RB: Teria de ser uma organização central, sem interferência política, que pudesse coordenar diferentes iniciativas. Se isso puder ser feito, certamente o BM e o BAD também seriam capazes de auxiliar na definição das estruturas [desse organismo]. Isso é o que se encontra em vários países que tentam investir a receita arrecadada com a indústria extrativa no desenvolvimento local. Tudo se resume em gerir as diversas iniciativas e a comunicação entre os parceiros, garantindo que a geração de capacidades seja supervisionada centralmente sem interferência política. Isso é um aspecto crucial para ser construído no futuro. Como isso deve ser feito, depende de cada país. Em Moçambique há potencial para ser feita uma espécie de comissão ou conselho com o envolvimento da sociedade civil e organizações que incentivam a transparência. Isso vai permitir que se crie essencialmente essa capacitação. Já é um pouco tarde. Isso deveria ter ocorrido há três ou quatro anos. Em Moçambique,teriam de fazer isso rapidamente.

DW África: Quais são as experiências em outros países quem podem ajudar a compreender a eficiência desse tipo de iniciativa?

RB: O Governo da Costa do Marfim criou este organismo. Eu sei que o novo Governo da Argélia está a tentar coletar a receita da extração de gás de forma mais eficiente, com a nova gestão da [estatal] Sonatrach. O rei do Marrocos recentemente, no final de 2019, criou uma nova comissão para o desenvolvimento do país. Essencialmente essa comissão quase que elimina a autoridade única do Governo. É claro que Costa do Marfim e Marrocos têm trabalhado relativamente bem com alguns dos seus recursos minerais. Marrocos lida com fosfatos na mineração, já a Costa do Marfim lida não apenas com a mineração, mas também com a extração de gás. Na Argélia ainda temos de ver por qual caminho estão a seguir, é um pouco cedo para comentar. Mas há inúmeras iniciativas que já são bem-sucedidas. O Senegal, por exemplo, criou uma comissão semelhante, que também procura desenvolver a exploração dos recursos naturais do país neste sentido. Alguns países, por outro lado, não têm feito a gestão de recursos minerais de forma bem-sucedida, vimos isso na África Central e na África Austral. São nesses países que sempre se observa um crescimento económico lento - apesar de os preços dos minérios terem estado mais altos - e problemas concretos de desenvolvimento socioeconómico. Se uma estrutura abrangente como estas for construída, pode facilitar o desenvolvimento socioeconómico do país.

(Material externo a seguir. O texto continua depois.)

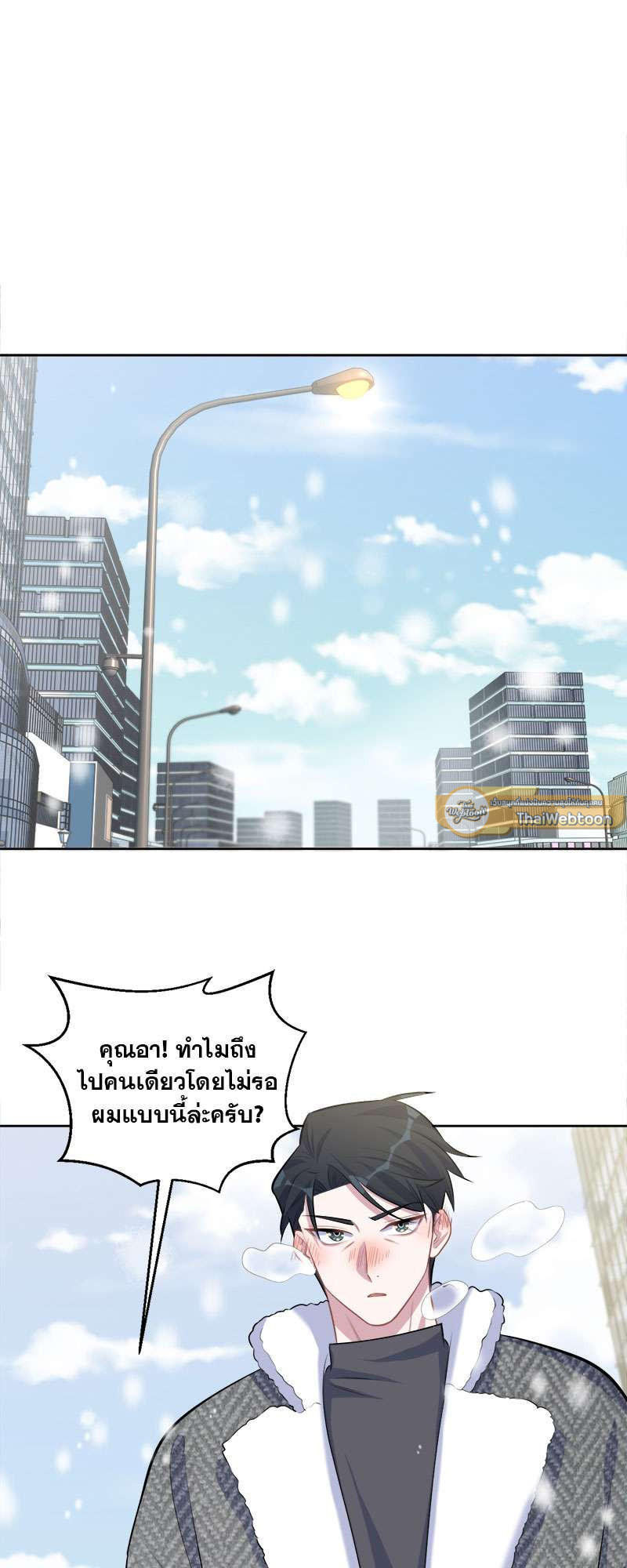 คุณพ่อตาเป็นภรรยาผม | My Father-In-Law is My Wife ตอนที่ 82 - รูปที่ 2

Quanto maior investimento das empresa, menor é a contrapartida para o EstadoFoto: DW/Eleuterio Silvestre

DW África: Qual a diferença desta estrutura ampla de gestão dos fundos soberanos?

RB: Os fundos soberanos deveriam estar fora das políticas do Governo, porque não são responsáveis por coletar impostos ou receitas da exploração dos recursos. Esses fundos devem apenas receber os recursos do Governo e, sem interferência política, investi-los. Fundos soberanos mantêm uma reserva de operações cambiais, a qual o banco central e o Ministério das Finanças não podem simplesmente utilizar quando há uma questão cambial a resolver. Tais fundos também podem fazer investimentos locais e internacionais a favor da população. O problema em Angola, por exemplo, é que vimos questões relacionadas com a gestão dos fundos soberanos que, aos poucos, estão a ser desvendadas. Para Moçambique, há casos bons e maus que podem ser analisados em África, Europa e até Golfo Pérsico. Como os fundos soberanos devem ser estruturados, administrados, até que ponto devem ter intervenção política e como os fundos devem ser utilizados  – geralmente em investimentos de longo prazo em favor da população do país.